No one is happy with fragile ETL pipelines. But it doesn't need to be that way.
One might surmise that data "analysis" is, first and foremost, about data "access." It goes without saying that someone in the analyst's role must first obtain access to the data they wish to analyze. And with data being spread all over the inside, and now outside, of the enterprise (think of both your on-premises data stores, plus all the cloud and SaaS vendors you're currently using) modern day analysts face deeper challanges than ever before in obtaining access to the data they need.
And of course, techno-philosophical concepts like "democratizing acess to data" do nothing at all to help one overcome any of the actual technical integration challenges required to practically enable such unfettered access to one's data.

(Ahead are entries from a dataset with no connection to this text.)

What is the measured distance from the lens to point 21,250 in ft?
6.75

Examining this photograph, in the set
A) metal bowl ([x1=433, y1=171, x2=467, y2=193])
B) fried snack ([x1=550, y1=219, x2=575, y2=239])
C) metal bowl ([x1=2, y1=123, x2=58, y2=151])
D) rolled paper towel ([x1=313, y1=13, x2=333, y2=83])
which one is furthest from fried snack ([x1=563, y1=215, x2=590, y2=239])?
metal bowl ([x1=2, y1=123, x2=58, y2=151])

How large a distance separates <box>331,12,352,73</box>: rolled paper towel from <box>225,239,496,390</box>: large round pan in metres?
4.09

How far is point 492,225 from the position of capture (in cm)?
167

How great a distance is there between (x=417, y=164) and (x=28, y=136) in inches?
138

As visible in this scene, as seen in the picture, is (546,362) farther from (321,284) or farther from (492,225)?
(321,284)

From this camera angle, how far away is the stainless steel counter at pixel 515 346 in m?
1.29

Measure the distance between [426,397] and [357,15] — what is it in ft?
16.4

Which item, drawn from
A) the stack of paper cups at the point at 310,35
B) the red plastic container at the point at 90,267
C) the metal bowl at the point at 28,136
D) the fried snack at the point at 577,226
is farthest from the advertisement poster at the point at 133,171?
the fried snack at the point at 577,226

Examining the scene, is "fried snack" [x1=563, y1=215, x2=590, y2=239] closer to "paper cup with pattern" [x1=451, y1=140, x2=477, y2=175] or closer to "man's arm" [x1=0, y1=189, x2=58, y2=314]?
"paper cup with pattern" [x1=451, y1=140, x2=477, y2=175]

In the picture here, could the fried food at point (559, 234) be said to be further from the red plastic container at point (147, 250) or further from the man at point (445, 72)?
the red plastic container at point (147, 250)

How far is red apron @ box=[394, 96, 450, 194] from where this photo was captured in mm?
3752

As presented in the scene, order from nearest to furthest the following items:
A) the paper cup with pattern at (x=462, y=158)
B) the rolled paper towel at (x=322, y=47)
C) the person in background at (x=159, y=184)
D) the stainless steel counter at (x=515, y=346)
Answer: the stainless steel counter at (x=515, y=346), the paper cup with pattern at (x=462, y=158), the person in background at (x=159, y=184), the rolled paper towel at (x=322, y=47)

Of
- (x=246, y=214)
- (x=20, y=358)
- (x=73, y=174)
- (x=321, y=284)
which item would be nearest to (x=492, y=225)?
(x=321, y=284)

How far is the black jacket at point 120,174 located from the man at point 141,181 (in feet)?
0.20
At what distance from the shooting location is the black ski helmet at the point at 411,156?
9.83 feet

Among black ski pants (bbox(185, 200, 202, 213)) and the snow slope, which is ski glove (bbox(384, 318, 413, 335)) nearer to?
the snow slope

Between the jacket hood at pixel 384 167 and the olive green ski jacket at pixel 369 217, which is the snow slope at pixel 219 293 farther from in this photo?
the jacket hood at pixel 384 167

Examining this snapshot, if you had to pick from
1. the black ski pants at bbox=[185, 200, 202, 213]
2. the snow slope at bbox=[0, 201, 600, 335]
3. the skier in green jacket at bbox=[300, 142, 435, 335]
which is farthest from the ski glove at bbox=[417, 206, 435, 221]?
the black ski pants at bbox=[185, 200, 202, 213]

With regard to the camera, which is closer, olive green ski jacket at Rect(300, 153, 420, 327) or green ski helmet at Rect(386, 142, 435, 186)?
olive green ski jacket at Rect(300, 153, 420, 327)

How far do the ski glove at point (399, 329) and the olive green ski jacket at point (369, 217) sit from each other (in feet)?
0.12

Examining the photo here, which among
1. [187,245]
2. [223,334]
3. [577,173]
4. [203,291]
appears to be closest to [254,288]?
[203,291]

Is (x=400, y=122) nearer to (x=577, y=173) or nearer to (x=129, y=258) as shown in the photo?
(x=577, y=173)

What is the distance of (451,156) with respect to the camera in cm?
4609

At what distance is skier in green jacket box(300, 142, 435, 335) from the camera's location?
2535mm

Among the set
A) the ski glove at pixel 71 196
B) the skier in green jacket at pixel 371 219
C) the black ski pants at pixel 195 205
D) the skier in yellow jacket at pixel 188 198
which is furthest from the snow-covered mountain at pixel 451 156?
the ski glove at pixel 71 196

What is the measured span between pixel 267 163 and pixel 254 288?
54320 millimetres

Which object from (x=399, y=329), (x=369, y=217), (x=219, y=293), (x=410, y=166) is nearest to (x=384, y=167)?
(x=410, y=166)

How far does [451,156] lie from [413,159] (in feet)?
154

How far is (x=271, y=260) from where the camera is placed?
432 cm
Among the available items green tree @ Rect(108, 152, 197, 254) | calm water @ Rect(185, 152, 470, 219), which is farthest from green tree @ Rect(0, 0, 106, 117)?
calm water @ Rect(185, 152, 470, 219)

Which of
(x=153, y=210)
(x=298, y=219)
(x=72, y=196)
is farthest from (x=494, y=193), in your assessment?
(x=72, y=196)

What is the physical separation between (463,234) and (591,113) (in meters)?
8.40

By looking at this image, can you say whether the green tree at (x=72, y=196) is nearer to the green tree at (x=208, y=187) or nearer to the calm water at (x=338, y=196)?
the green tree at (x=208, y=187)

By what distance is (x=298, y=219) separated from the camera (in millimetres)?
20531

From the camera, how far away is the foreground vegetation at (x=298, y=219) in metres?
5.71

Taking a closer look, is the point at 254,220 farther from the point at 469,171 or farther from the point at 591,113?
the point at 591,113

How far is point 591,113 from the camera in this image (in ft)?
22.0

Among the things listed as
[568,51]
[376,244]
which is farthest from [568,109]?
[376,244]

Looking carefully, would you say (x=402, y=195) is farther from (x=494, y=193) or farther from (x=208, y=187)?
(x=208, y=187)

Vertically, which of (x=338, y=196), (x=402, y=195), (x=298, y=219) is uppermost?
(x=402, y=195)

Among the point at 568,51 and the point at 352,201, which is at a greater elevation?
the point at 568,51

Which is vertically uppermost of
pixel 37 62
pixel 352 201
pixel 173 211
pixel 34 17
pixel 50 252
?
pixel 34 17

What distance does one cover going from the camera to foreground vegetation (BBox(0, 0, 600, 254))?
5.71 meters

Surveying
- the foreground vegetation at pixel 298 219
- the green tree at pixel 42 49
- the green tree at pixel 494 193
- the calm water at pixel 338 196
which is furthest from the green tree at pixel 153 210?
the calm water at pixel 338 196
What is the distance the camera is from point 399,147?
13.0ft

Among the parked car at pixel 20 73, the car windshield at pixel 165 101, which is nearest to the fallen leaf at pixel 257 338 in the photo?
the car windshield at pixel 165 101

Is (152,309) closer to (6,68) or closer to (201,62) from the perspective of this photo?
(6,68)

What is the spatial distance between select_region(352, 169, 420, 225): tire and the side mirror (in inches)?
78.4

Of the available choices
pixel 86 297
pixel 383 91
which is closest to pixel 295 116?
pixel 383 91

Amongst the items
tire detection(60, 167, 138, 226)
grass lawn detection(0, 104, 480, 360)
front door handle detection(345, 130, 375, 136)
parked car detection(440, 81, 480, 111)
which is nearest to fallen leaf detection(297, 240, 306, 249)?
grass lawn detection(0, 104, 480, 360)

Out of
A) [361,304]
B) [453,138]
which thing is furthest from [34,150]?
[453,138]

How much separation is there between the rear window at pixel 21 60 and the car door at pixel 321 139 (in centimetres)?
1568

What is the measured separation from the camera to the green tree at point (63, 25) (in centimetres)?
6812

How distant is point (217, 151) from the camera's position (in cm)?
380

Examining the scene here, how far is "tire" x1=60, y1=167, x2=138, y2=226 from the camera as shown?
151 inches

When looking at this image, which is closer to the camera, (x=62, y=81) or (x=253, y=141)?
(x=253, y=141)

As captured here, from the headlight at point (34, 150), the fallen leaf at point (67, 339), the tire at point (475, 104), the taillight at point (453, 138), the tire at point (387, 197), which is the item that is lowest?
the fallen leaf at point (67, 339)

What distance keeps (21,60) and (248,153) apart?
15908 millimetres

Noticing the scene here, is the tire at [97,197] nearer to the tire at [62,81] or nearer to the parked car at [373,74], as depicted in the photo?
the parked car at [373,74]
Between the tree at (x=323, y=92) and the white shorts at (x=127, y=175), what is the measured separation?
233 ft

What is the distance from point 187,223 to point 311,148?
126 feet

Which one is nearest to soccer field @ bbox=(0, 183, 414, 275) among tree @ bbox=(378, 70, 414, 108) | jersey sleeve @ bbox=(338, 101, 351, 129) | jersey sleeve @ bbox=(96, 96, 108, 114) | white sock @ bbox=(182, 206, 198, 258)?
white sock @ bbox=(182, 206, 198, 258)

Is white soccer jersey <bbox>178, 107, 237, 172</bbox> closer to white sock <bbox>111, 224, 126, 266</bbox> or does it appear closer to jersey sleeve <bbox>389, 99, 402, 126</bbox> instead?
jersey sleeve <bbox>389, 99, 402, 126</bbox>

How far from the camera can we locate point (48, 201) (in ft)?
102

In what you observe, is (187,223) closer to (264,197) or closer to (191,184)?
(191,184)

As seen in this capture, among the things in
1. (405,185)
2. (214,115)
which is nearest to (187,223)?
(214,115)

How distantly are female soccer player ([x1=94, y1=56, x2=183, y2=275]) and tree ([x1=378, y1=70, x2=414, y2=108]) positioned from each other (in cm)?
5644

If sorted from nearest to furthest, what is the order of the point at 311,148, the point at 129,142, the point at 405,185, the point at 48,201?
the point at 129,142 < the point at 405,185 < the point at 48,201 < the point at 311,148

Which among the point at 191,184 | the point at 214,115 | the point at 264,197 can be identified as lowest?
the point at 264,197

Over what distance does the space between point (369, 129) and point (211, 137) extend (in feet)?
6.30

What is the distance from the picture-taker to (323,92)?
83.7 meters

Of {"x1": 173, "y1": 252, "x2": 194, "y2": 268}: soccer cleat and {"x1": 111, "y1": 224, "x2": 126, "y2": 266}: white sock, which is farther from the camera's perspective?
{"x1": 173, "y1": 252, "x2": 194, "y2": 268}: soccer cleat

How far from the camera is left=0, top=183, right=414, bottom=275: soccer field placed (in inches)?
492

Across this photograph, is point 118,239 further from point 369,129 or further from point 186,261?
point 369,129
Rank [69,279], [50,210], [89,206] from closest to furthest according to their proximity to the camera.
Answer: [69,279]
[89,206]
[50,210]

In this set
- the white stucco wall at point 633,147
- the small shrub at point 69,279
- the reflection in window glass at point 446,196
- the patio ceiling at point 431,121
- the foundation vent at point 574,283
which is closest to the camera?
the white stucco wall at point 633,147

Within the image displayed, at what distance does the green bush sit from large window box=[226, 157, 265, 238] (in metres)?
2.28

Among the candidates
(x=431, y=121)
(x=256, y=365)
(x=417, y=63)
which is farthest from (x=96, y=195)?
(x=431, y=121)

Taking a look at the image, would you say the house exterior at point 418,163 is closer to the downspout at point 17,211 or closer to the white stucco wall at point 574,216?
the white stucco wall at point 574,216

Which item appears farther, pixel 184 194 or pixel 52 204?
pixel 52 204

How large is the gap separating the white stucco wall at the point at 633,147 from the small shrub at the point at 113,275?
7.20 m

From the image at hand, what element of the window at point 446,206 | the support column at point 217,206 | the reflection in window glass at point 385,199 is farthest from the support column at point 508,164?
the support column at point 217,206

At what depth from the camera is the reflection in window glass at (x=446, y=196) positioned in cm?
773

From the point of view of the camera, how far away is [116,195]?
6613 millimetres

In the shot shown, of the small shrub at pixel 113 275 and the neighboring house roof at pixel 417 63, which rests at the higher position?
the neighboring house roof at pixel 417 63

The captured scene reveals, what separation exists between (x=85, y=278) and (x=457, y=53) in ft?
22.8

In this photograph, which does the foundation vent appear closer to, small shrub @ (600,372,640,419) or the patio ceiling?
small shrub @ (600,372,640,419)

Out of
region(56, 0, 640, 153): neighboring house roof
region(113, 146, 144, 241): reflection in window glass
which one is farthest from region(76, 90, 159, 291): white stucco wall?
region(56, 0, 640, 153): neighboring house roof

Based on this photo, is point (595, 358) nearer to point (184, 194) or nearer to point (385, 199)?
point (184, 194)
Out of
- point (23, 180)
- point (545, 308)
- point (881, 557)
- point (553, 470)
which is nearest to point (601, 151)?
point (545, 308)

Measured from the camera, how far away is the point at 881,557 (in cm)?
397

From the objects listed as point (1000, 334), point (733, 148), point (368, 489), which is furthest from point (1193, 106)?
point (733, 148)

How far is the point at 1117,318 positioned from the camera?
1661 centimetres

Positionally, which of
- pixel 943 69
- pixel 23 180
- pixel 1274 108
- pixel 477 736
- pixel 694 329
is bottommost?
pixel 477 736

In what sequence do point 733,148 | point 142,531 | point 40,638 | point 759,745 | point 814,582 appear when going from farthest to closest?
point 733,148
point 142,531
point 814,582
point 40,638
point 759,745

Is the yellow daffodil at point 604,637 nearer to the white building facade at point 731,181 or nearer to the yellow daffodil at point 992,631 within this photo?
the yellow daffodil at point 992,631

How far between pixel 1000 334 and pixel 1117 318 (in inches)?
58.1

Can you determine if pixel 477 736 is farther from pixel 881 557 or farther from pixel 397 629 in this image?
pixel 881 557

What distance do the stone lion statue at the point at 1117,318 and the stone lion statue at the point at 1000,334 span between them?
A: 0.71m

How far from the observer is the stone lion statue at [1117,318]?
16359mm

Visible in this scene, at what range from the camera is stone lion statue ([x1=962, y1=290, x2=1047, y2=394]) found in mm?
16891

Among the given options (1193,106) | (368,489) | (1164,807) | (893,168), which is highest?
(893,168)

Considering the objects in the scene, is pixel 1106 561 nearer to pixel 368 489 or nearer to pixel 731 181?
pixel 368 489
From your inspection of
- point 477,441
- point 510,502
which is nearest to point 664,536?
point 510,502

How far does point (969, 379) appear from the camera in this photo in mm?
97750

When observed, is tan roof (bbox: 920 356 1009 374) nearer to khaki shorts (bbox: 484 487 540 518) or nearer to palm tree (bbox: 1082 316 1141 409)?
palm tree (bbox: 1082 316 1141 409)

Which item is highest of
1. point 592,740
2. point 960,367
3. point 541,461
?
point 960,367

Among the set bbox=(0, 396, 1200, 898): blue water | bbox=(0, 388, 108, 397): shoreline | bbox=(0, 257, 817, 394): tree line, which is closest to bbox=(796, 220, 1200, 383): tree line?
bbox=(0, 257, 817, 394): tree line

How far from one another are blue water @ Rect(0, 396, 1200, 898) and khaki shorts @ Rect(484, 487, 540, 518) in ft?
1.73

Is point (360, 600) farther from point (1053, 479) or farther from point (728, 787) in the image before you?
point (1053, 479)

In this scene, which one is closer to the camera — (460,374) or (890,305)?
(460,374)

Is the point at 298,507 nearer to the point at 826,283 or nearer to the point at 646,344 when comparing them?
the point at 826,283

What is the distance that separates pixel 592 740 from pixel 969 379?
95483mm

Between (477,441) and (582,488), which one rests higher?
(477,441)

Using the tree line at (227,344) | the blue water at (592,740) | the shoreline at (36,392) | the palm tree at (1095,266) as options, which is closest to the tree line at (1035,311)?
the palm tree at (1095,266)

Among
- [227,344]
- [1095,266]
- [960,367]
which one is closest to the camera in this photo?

To solve this problem, DBAs and engineers have traditionally built ETL systems (an acronymn for "extract, transform, load"). ETL referrs to the processes and data pipelines that get data from systems A, B, C, etc. ... into whatever data store is defined for reporting so that the analysts and quants can get the access to data they demand to perform the analysis they need.
Historically a part of the engineering domain, setting up a functional ETL system is often considered a complex task. But what if a world existed where data analysts and scientists could do ETL tasks themselves?
Many people tend to think that the management of ETL pipelines should be kept within the confines of IT departments. However, it turns out that successfully operating one's ETL pipeline is often even more work than building it in the first place. ETL systems are traditionally fragile and prone to run-time errors, often requiring what seems like endless debugging to keep them running smoothly.
Christian Romming, the founder of Etleap and a DataEngConf NYC speaker this year, believes that there might be a better way. Christian is a proponent of giving analysts control over their own pipelines with a set of tools that can make them more productive and thus, happier. His argument is that this, in turn, ends up being less work for the engineers as well.
Meet Christian Romming of Etleap
Christian is the founder and CEO of Etleap. Before that, he was CTO at VigLink, an ad-tech startup, where his team built and maintained complex infrastructure to support data scientists and analysts in understanding and monetizing user behavior online. He is passionate about data and distributed systems.
In Christian's talk at DataEngConf NYC, he’ll talk about ETL systems from the point of view of data analysts, and discuss techniques that can be applied to any ETL setup that give analysts more control and data engineers less headaches.
Christian's goal is for listeners to come away with concrete tips they can apply to their own ETL systems to improve manageability and flexibility. As a bonus, data engineers will walk away with an appreciation for what’s important for the data analysts in their organization.
Because ultimately, happy data analysts mean happy data engineers.